Provided data Block Start

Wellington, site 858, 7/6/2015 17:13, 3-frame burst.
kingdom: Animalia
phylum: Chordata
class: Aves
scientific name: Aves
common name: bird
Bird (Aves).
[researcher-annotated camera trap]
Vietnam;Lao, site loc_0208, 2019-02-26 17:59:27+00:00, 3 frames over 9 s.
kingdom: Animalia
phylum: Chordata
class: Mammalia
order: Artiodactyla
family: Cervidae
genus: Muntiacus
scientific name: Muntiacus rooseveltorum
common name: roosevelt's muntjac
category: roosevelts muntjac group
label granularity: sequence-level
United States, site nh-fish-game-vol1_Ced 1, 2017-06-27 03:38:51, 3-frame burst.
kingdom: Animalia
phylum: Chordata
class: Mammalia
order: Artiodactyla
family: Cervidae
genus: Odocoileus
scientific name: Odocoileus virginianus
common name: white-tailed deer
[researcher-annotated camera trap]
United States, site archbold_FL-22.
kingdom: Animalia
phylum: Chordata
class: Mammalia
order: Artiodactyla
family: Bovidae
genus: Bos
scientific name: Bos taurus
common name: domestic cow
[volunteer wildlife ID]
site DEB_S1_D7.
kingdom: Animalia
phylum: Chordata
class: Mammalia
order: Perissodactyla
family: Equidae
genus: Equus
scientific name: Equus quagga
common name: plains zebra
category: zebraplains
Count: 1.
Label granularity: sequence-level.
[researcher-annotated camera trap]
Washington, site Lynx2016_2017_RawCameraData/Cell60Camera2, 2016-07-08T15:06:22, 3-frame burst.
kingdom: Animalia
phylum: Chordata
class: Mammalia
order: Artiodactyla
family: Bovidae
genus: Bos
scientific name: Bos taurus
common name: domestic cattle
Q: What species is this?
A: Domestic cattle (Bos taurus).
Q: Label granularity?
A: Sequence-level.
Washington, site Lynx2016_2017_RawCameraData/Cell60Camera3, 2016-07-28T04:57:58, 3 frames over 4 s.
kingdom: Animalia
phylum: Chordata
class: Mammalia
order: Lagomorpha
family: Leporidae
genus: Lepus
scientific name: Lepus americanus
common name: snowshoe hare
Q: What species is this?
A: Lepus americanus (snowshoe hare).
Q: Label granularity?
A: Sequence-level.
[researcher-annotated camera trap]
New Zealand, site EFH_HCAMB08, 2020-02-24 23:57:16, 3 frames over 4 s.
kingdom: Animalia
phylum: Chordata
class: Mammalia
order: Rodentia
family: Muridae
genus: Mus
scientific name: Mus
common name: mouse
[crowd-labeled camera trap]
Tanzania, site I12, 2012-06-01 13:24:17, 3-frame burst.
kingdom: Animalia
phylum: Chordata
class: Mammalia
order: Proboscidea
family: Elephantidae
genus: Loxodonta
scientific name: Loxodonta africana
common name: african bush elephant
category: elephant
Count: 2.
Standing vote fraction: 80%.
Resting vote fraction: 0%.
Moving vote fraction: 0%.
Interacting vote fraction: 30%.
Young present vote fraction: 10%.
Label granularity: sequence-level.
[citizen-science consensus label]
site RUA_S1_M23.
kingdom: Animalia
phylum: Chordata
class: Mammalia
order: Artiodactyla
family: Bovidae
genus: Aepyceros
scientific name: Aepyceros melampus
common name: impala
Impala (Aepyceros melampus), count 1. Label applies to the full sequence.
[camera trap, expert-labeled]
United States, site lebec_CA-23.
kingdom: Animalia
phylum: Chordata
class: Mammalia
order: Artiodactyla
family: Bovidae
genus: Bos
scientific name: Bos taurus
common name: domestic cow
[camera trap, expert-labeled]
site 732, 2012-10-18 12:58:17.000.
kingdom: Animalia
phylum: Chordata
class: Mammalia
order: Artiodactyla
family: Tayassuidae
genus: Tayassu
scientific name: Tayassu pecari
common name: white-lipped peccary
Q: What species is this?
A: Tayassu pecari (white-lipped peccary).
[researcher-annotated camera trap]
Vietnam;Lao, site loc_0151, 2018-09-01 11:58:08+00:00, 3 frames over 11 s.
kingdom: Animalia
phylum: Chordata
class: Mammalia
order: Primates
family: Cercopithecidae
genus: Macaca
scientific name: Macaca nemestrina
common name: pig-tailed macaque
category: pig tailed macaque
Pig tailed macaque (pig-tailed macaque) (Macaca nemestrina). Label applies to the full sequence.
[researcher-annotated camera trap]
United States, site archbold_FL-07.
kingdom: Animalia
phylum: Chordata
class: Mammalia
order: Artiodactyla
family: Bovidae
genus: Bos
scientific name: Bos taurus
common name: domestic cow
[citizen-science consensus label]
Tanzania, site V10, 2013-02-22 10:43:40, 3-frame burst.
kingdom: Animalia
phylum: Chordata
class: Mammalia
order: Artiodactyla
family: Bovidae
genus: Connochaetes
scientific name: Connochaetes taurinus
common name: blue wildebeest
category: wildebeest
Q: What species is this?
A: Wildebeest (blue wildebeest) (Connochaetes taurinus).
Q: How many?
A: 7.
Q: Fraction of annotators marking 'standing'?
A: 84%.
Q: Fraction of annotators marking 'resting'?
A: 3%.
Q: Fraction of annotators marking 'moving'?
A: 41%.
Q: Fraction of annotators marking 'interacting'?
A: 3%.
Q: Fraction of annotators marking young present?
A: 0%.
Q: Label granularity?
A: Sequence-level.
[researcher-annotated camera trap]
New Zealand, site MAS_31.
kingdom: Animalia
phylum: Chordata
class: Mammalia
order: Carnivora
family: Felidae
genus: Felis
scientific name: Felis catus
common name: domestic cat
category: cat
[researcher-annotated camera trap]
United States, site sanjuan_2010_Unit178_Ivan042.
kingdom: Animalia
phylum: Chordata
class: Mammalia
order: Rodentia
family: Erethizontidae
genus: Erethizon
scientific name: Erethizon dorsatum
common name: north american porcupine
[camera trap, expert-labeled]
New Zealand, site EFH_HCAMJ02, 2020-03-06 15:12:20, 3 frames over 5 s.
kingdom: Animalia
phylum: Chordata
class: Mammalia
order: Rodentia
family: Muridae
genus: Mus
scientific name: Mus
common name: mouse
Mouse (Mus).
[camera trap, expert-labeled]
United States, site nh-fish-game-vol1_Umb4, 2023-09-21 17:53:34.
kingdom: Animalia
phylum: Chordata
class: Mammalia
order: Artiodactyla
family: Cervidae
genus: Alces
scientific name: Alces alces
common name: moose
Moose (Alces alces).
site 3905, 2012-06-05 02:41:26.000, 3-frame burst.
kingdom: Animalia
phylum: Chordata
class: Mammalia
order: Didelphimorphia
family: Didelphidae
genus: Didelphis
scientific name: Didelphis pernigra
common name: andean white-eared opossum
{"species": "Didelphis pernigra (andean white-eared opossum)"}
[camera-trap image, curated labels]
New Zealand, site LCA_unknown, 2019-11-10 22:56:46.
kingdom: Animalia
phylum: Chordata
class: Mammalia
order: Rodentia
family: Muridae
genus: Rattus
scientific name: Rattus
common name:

Provided data Block End

Problem requirements:
Please go through the data above and copy every line that has the word "over".

Task answer:
Vietnam;Lao, site loc_0208, 2019-02-26 17:59:27+00:00, 3 frames over 9 s.
Washington, site Lynx2016_2017_RawCameraData/Cell60Camera3, 2016-07-28T04:57:58, 3 frames over 4 s.
New Zealand, site EFH_HCAMB08, 2020-02-24 23:57:16, 3 frames over 4 s.
Vietnam;Lao, site loc_0151, 2018-09-01 11:58:08+00:00, 3 frames over 11 s.
New Zealand, site EFH_HCAMJ02, 2020-03-06 15:12:20, 3 frames over 5 s.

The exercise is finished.